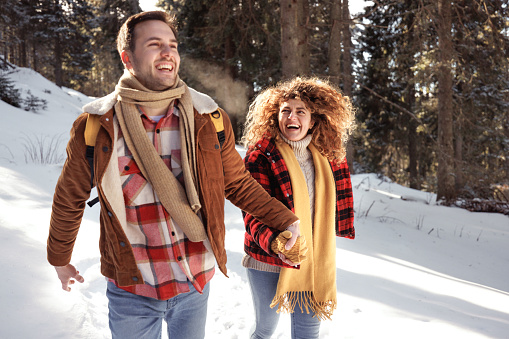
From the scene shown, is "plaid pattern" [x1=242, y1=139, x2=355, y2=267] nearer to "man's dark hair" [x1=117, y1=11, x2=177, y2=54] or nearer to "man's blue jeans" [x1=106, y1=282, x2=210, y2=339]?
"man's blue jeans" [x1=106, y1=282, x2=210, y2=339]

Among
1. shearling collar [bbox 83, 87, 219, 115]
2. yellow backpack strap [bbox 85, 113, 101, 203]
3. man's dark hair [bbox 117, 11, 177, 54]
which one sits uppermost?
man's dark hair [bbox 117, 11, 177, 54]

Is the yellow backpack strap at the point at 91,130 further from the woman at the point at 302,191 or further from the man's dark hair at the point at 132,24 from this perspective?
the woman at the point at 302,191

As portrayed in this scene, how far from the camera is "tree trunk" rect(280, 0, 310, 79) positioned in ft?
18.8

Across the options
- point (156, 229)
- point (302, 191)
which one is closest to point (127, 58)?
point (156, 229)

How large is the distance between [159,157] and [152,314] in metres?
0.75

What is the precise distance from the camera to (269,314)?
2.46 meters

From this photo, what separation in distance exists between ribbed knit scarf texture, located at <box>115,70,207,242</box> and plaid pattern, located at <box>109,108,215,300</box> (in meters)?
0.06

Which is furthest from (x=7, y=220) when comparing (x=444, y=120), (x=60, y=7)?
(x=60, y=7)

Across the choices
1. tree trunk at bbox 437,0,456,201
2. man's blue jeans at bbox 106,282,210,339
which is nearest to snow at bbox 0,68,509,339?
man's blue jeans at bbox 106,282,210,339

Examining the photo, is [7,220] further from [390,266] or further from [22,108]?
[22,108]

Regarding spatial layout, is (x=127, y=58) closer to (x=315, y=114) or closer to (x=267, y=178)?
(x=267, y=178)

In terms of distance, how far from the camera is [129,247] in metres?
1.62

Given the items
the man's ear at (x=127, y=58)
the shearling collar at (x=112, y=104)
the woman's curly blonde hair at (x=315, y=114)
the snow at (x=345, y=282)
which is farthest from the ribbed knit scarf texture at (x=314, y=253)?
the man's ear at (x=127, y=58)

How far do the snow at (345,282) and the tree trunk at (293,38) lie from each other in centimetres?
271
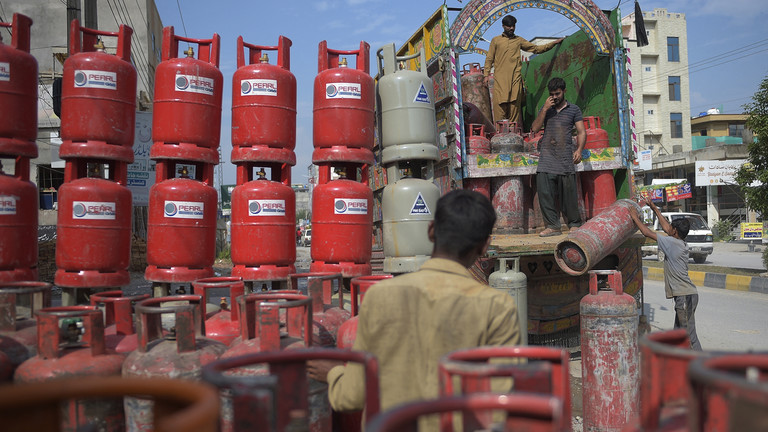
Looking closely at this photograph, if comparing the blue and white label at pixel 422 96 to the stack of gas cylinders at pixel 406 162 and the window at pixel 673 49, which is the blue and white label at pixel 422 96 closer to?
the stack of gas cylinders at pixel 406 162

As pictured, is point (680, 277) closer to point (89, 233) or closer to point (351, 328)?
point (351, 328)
────────
* **What the task requires**
Substitute "fleece collar" for "shearling collar" throughout all the lines above, leaving everything else unchanged, and omit the pictures from your answer.

* **Output of the exercise**
From the scene shown, is "plaid pattern" [x1=242, y1=139, x2=355, y2=267] nearer to "man's dark hair" [x1=117, y1=11, x2=177, y2=54] or nearer to "man's blue jeans" [x1=106, y1=282, x2=210, y2=339]?
"man's blue jeans" [x1=106, y1=282, x2=210, y2=339]

Among
1. fleece collar [bbox 83, 87, 219, 115]
2. yellow backpack strap [bbox 85, 113, 101, 203]
3. man's dark hair [bbox 117, 11, 177, 54]
which one sits uppermost?
man's dark hair [bbox 117, 11, 177, 54]

Is the yellow backpack strap at the point at 91,130 further from the woman at the point at 302,191 or further from the man's dark hair at the point at 132,24 from this perspective?
the woman at the point at 302,191

As portrayed in this scene, how far from the camera is "tree trunk" rect(280, 0, 310, 79) positioned in ft?
18.8

Across the options
- point (156, 229)
- point (302, 191)
which one is closest to point (127, 58)?
point (156, 229)

How large is the distance between [159,157] and [152,314] in metres?
0.75

What is the precise distance from the camera to (269,314)?
2.46 meters

From this photo, what separation in distance exists between ribbed knit scarf texture, located at <box>115,70,207,242</box> and plaid pattern, located at <box>109,108,215,300</box> (in meters)?
0.06

Which is furthest from (x=7, y=220) when comparing (x=444, y=120), (x=60, y=7)?
(x=60, y=7)

Across the choices
1. tree trunk at bbox 437,0,456,201
2. man's blue jeans at bbox 106,282,210,339
which is nearest to snow at bbox 0,68,509,339?
man's blue jeans at bbox 106,282,210,339

Examining the photo, is [7,220] further from [390,266] or further from [22,108]?
[22,108]

Regarding spatial layout, is (x=127, y=58) closer to (x=315, y=114) or closer to (x=267, y=178)?
(x=267, y=178)

In terms of distance, how far from the camera is [129,247] in metres?
1.62

Given the items
the man's ear at (x=127, y=58)
the fleece collar at (x=112, y=104)
the woman's curly blonde hair at (x=315, y=114)
the snow at (x=345, y=282)
which is farthest from the ribbed knit scarf texture at (x=314, y=253)?
the man's ear at (x=127, y=58)

How far do the snow at (345,282) and the tree trunk at (293,38) lie from each other in centimetres?
271
Looking closely at this photograph, if comparing the blue and white label at pixel 422 96 to the stack of gas cylinders at pixel 406 162 and the window at pixel 673 49, which is the blue and white label at pixel 422 96 closer to?
the stack of gas cylinders at pixel 406 162

As pictured, is point (680, 277) closer to point (89, 233) or closer to point (351, 328)?
point (351, 328)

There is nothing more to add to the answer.